In her provocatively titled Who Does She Think She Is?, filmmaker Pamela Tanner Boll follows five women as they struggle to balance the demands of artistic invention and motherhood. The five artists featured in the film, released in 2008, each offer insight into the complex intersections of motherhood and creativity, partnering and independence, economics and art. For example, Mayumi Oda, who recently abandoned a decades-long career in the art world and moved to a farm in Hawaii with her family, denies a distinction between the lives we lead and the art we create. Instead, life is art, and, for Oda, painting is a by-product of living. Angela Williams, another artist featured in the film, instead describes art as a rending force. While raising two children, she explains, “I did feel selfish, at first. And I did hear people telling me I ought to feel selfish.” But the pursuit of her art helped her recognize the importance of living with purpose and of setting an example for her children. Sculptor and single mother Maye Torres sums up the artistic desire: “It is an unstoppable force of the universe.”
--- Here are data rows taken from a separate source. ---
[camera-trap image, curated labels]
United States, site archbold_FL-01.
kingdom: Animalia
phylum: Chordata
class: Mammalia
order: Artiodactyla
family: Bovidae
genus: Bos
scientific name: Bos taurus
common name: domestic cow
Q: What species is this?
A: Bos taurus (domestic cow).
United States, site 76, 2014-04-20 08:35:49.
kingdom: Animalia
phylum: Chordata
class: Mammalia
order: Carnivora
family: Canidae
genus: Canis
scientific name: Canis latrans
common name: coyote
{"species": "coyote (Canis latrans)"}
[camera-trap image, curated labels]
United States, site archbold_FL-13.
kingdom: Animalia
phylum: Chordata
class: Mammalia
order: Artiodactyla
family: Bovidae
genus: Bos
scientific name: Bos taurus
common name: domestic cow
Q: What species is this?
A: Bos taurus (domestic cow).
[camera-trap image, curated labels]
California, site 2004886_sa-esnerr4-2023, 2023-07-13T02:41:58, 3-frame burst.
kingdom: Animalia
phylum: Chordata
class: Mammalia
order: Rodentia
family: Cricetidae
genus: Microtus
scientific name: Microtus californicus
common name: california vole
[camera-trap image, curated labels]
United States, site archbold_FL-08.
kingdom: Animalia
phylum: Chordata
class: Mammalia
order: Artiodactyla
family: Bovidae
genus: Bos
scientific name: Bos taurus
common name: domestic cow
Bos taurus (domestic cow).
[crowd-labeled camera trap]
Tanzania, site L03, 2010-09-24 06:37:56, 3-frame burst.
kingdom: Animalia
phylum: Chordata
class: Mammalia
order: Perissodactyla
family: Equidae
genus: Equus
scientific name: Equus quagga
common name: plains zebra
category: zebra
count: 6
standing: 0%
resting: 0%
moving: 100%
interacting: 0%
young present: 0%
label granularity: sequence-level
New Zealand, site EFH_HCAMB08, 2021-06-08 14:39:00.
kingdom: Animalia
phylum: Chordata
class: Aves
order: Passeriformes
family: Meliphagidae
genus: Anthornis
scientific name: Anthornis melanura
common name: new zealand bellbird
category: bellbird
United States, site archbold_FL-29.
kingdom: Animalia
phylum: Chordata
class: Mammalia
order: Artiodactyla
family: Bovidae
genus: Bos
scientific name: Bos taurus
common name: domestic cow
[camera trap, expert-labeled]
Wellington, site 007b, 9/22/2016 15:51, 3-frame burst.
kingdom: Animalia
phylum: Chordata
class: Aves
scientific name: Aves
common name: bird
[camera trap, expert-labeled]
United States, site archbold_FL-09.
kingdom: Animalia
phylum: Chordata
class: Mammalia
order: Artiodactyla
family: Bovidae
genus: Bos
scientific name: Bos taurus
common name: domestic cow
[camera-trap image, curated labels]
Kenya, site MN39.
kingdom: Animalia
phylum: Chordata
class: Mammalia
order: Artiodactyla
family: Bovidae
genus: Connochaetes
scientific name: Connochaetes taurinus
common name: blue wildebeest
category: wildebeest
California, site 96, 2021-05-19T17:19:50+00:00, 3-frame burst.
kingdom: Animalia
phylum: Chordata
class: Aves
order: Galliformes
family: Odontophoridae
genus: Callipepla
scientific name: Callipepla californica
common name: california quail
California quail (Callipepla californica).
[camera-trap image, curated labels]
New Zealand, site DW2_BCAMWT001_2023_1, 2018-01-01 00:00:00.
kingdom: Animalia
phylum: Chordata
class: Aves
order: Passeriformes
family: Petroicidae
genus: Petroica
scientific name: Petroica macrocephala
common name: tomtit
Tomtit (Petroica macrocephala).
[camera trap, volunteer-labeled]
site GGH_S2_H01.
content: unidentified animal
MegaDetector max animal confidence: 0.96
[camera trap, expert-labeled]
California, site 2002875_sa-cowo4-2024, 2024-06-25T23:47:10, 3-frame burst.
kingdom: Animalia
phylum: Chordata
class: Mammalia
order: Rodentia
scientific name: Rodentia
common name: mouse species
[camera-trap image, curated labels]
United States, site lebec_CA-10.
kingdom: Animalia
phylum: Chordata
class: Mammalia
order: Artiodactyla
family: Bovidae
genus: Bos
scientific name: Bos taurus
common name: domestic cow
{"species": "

Recent statistics show that more than 40 percent of women who have children below the age of three remain outside the labor force—this despite the more than 80 percent of mothers who say they would prefer either part- or full-time work. The film introduces a number of surprising figures concerning the art world specifically, including that 98 percent of the art showcased at the National Gallery of Art is by men. Other museums fare no better. Who Does She Think She Is? shines light on deeply rooted issues of gender inequality and familial expectation. Though focused on artistic expression, Boll explains that the film is fundamentally “about questioning whether we really value mothering in our culture.”